# generate_obs_hte_26()

### Mathematical Specification of `generate_obs_hte_26()`

The `generate_obs_hte_26()` function generates an observational dataset with nonlinear outcome and treatment assignment mechanisms, along with heterogeneous treatment effects. The data generation process (DGP) is defined as follows:

#### 1. Confounders ($X$)
The dataset contains five confounders $X = (X_1, X_2, X_3, X_4, X_5)^T$:
- $X_1$: `tenure_months`
- $X_2$: `avg_sessions_week`
- $X_3$: `spend_last_month`
- $X_4$: `premium_user`
- $X_5$: `urban_resident`

**Base Features Sampling:**
The base features $(X_1, X_2, X_3, X_5)$ are sampled using a **Gaussian Copula** to introduce correlations while preserving specific marginal distributions. The correlation matrix for the underlying Gaussian variables is:
$$\Sigma = \begin{pmatrix} 1.0 & 0.3 & 0.2 & 0.0 \\ 0.3 & 1.0 & 0.4 & 0.0 \\ 0.2 & 0.4 & 1.0 & 0.0 \\ 0.0 & 0.0 & 0.0 & 1.0 \end{pmatrix}$$

The marginal distributions are:
- $X_1 \sim \text{Lognormal}(\mu = \ln 24, \sigma = 0.6)$, clipped at $[0, 120]$.

▶ **SUPPLIED RECORDS**:
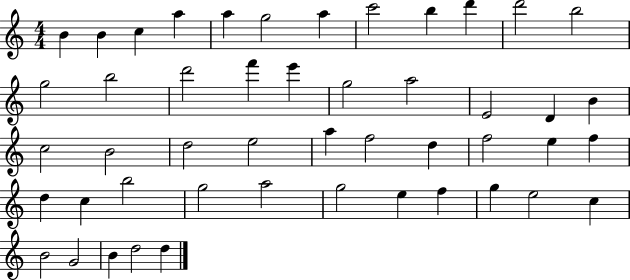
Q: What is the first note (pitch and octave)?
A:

==

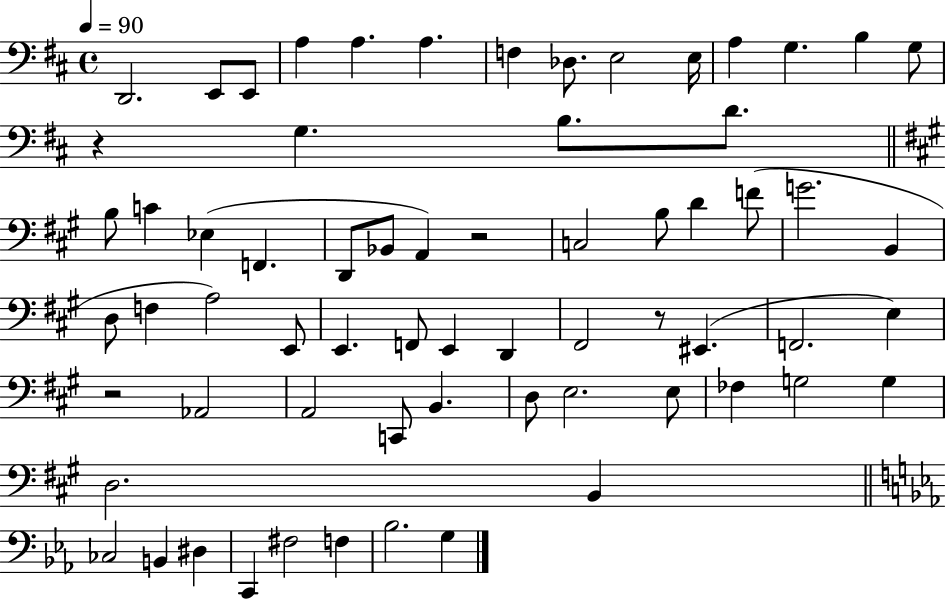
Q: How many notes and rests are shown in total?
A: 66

--

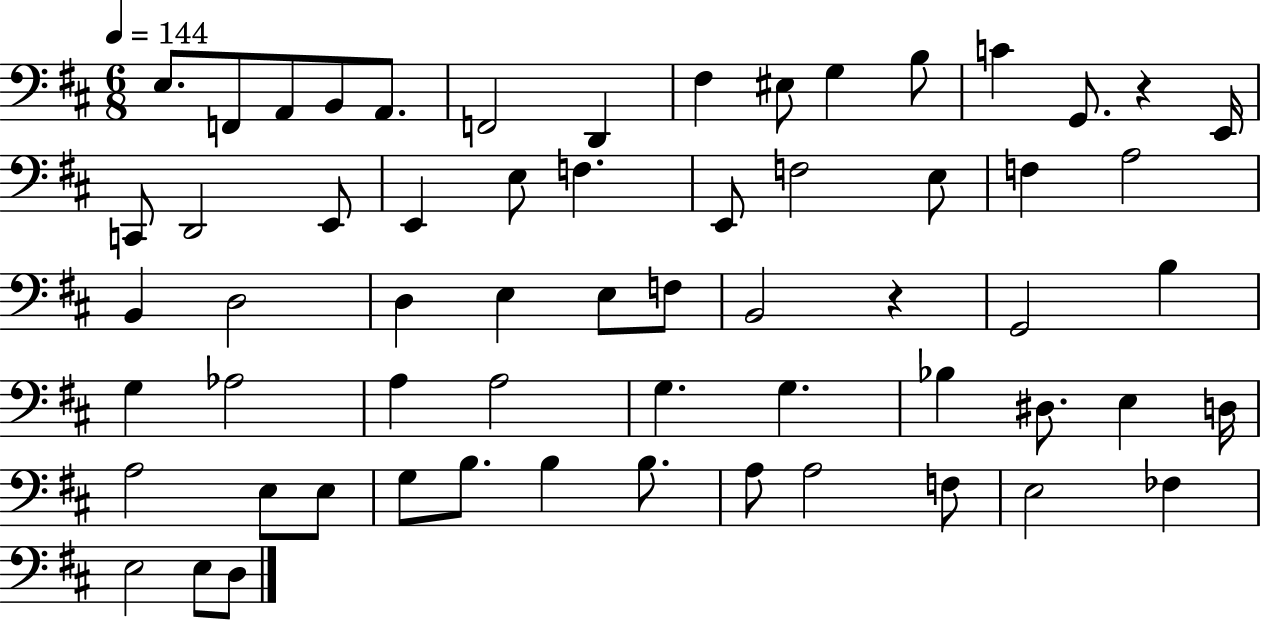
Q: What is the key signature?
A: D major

▶ **SHORT TASK**: Resume the specification of generate_obs_hte_26() after its last line. The material plays no part here.

▶ **ANSWER BELOW**:
- $X_2 \sim \text{NegativeBinomial}(\text{mean} = 5, \text{dispersion} = 0.5)$, clipped at $[0, 40]$.
- $X_3 \sim \text{Lognormal}(\mu = \ln 60, \sigma = 0.9)$, clipped at $[0, 500]$.
- $X_5 \sim \text{Bernoulli}(p = 0.60)$.

**Derived Feature ($X_4$):**
The feature $X_4$ (`premium_user`) is generated based on a logistic model of the other features:
$$\text{logit}(P(X_4 = 1 | X)) = -5.0 + 0.7 \ln(1 + X_2) + 0.5 \ln(1 + X_3) + 0.01 X_1$$
$$X_4 \sim \text{Bernoulli}(P(X_4 = 1 | X))$$


#### 2. Treatment Assignment ($D$)
The treatment $D \in \{0, 1\}$ is assigned using a propensity score $e(X)$:
$$P(D=1|X) = \sigma\left( \alpha_d + \text{bound}\left( f_d(X), 2.0 \right) \right)$$
where:
- $\sigma(z) = \frac{1}{1 + e^{-z}}$ is the sigmoid function.
- $\text{bound}(z, c) = c \cdot \tanh(z/c)$ limits the propensity score range to ensure positivity (here $c=2.0$).
- $\alpha_d$ is a calibration constant chosen such that the overall treatment rate is approximately **35%**.
- The score $f_d(X)$ is defined as:
$$f_d(X) = 0.005 X_1 + 0.8 X_4 + 0.25 X_5 + 0.8 \tanh\left(\ln\frac{1+X_3}{61}\right) + 0.2 \ln\frac{1+X_2}{6} \tanh\left(\frac{X_1}{24} - 1\right) + 0.4 X_4 (X_5 - 0.5)$$


#### 3. Heterogeneous Treatment Effect ($\tau(X)$)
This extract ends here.